Teatro alla Scala: Elisir d’amore – 10 settembre 2019
L’ELISIR D’AMORE
Melodramma giocoso in due atti
di GAETANO DONIZETTI
su libretto di Felice Romani
(Edizione critica a cura di A. Zedda; Casa Ricordi, Milano)
Prima rappresentazione: Milano, Teatro della Cannobiana, 12 maggio 1832
Produzione Teatro alla Scala
Direttore MICHELE GAMBA
Regia GRISCHA ASAGAROFF
Personaggi e interpreti principali
- Adina Rosa Feola
- Nemorino René Barbera (settembre)
- Belcore Massimo Cavalletti
- Dulcamara Ambrogio Maestri
- Giannetta Francesca Pia Vitale
Scene e costumi TULLIO PERICOLI
Luci HANS-RUDOLF KUNZ
CORO E ORCHESTRA DEL TEATRO ALLA SCALA
Maestro del Coro BRUNO CASONI
Teatro alla Scala, 10 settembre 2019
La ripresa di quest’Elisir, che vide la luce della ribalta 21 anni fa ma con altra regia, rientra nella programmazione di fine estate, una sorta di riempitivo, assieme al Rigoletto con gli allievi dell’Accademia guidati da Leo Nucci, in attesa dei più alettanti Giulio Cesare di Handel e la straussiana Elena egiziaca che chiuderanno la stagione in autunno.
Spettacolo piuttosto polveroso, che ha nell’inconfondibile tratto del disegno di Tullio Pericoli la massima attrattiva, ma che la regia di Grisha Asagaroff e la direzione musicale di Michele Gamba affondano in una desolante routine. Il primo sprovvisto di un’idea che sia autenticamente originale, incline a concedere tutte le caccole possibili ai solisti, alcuni dei quali vi si lanciano con entusiasmo. Il secondo, dopo aver “salvato” in extremis una recita in cui all’ultimo minuto il titolare si sentì male, debutta ufficialmente in Scala alternando ritmi precipitosi a improvvisi rallentamenti, prevalendo il frastuono – cosa riesca a combinare la banda in scena a inizio secondo atto lascia perplessi – a discapito delle voci, lasciate più volte allo sbaraglio e spesso condannate a cantare dal fondo scena. A ciò si aggiunga la scelta di eseguire i cosiddetti “tagli di tradizione” a uno spartito che oggi esige, specie alla Scala, di essere eseguito integralmente, rimandandoci così ad una prassi esecutiva che si credeva estinta con gli anni Settanta dello scorso secolo. L’orchestra ed il coro, come sempre affidato alle cure di Bruno Casoni, hanno fatto quello che hanno potuto.

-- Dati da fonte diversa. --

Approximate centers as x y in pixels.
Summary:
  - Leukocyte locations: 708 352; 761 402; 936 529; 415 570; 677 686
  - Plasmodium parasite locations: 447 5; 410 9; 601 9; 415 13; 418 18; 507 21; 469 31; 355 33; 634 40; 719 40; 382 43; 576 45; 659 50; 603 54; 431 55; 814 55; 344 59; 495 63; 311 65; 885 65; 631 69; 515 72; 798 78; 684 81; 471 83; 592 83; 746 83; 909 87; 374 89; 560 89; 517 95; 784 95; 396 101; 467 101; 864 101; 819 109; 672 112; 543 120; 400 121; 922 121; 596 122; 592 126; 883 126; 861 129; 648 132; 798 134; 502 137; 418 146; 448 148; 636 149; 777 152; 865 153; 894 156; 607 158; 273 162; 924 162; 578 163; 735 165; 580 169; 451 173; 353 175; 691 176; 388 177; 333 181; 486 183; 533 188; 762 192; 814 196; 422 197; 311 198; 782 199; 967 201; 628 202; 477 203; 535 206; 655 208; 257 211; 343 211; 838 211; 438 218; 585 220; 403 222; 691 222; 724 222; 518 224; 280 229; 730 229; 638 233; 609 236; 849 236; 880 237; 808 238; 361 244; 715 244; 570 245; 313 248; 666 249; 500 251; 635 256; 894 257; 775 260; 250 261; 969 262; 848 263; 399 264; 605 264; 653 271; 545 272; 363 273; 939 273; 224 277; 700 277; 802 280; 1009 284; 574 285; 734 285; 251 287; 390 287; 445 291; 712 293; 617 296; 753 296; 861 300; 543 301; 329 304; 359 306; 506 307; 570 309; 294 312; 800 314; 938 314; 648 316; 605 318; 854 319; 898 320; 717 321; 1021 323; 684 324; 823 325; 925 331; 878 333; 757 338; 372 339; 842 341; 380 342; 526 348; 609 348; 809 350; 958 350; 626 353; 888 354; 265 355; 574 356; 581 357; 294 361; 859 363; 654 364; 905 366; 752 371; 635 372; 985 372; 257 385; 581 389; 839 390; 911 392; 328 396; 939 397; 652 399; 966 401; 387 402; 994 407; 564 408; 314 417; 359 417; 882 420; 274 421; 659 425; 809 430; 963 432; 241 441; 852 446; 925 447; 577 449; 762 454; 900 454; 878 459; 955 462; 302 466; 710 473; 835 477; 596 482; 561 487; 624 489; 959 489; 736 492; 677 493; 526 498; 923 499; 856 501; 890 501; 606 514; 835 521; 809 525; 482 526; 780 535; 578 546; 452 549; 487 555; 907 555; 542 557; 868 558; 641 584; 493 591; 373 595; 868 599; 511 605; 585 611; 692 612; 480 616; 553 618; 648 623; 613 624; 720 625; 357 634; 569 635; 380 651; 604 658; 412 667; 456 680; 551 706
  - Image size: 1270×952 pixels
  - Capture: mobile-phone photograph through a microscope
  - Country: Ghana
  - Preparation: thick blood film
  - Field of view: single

Ciò detto, sono stati tutti accolti con grandi acclamazioni dal pubblico, non molto folto quello della “prima”, assai ben disposto a tributare applausi a scena aperta. Specie al tenore, René Barbera, che ha dato vita ad un robusto Nemorino cantato con generosità e con sufficiente spirito; alla pur brava Rosa Feola, pepata Adina dal bel colore e dovizioso corpo di voce. Ambrogio Maestri, Dulcamara, trionfa facilmente con la sua dilagante personalità e con una voce ampia, potente; di certe libertà, seppure divertenti per buona parte del pubblico, del ciangottio di parole in aggiunta al testo cantato – quasi non bastassero i versi di Felice Romani – ne potrebbe tranquillamente fare a meno, ma rientrano nel tracimante personaggio. Massimo Cavalletti, Belcore, sembra abbia timore di mostrarsi per quel che dovrebbe essere, un “miles gloriosus” alla bergamasca: la voce corre, è di bella grana e tanto gli basta per avere successo. Rimane la Giannetta, per fortuna graziata del taglio del quartetto al secondo atto: Francesca Pia Vitale vi si è disimpegna con destrezza.